Handle an imbalanced dataset

I have an imbalanced dataset for a classification task. There are 7 classes for output.

Each proportion is around 10%, 3%, 6%, 39%, 16%, 6%, 20%.

I use cross-entropy loss and I have tired weighted loss as [2, 8.5, 3.5, 4, 1.5, 4, 8], but it does not help.

The loss curve is clearly overfitting. I could achieve around 99% accuracy for training but, get an unchanged 70% for validation.

What else really helpful could I do?

Hi, are you using accuracy as your metric? if so, please use f1-score as your metric and check train and valid set scores. As accuracy is not the right one to use for imbalanced data sets. Hope this helps

1 Like

You can use python imgaug tool on your dataset and easily augment the dataset as you want. Also, you can use the weight parameter on your optimizer and that will affect your loss curve. Please let me know if it resolves your problem.

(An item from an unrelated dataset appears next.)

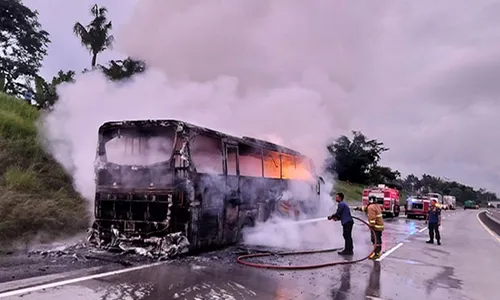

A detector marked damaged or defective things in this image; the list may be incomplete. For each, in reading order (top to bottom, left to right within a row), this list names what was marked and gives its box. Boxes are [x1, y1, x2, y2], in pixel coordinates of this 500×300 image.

burned bus roof [98, 119, 304, 158]
burned bus [91, 119, 322, 253]
charred bus body [92, 119, 322, 253]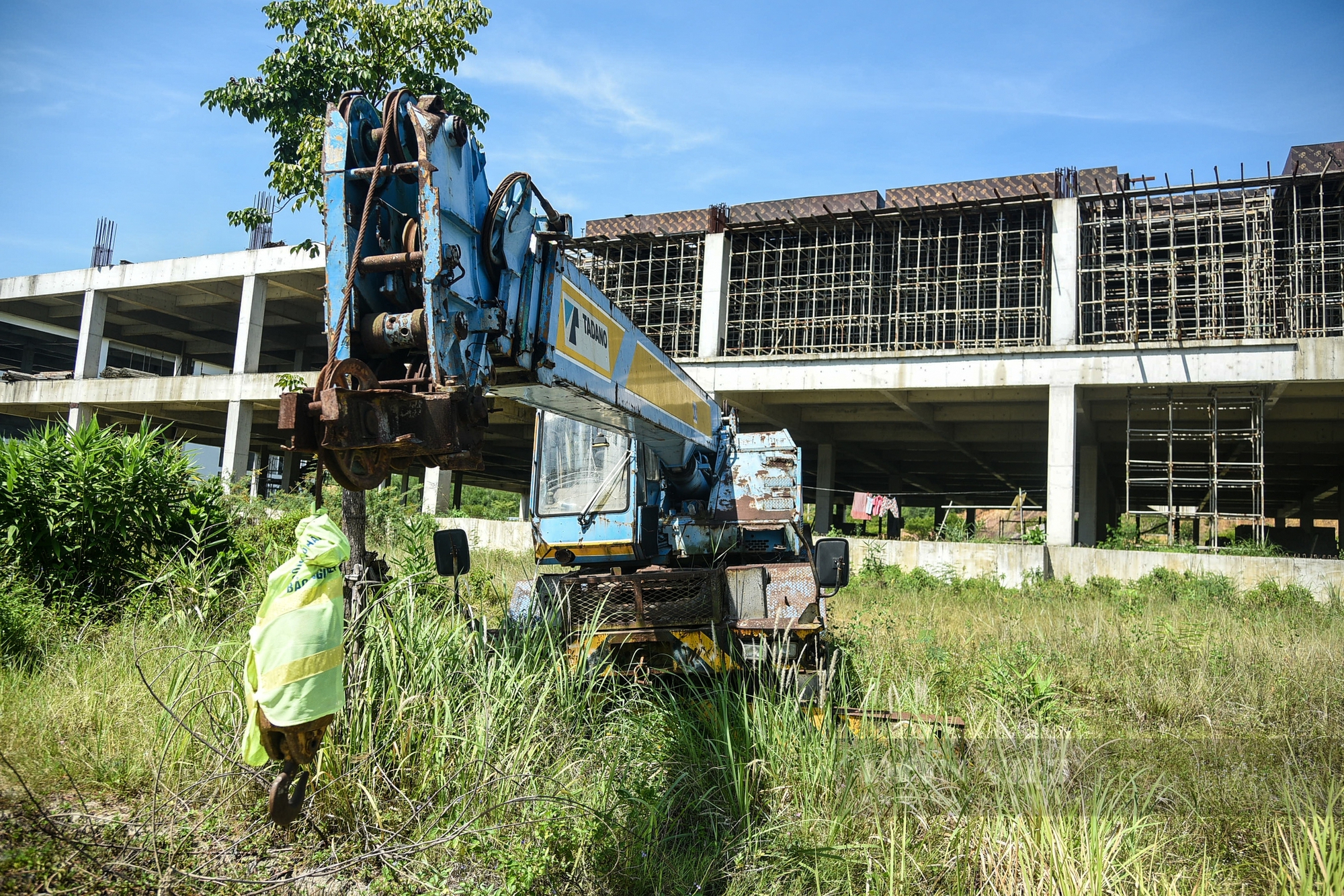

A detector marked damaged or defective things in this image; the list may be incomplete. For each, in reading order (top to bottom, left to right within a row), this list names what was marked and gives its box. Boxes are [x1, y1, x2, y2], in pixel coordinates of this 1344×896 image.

Hi. I understand that F1-score would be able to make the metric more meaningful. However, would it be helpful for my neural network’s training?

Yes. It will. For imgaug, it depends on your augmentation on the image. However, it may not work well on your dataset. For weights, If you don’t pass the weights the loss value, your loss value doesn’t really catch the real loss and won’t learn anything. Have you tried?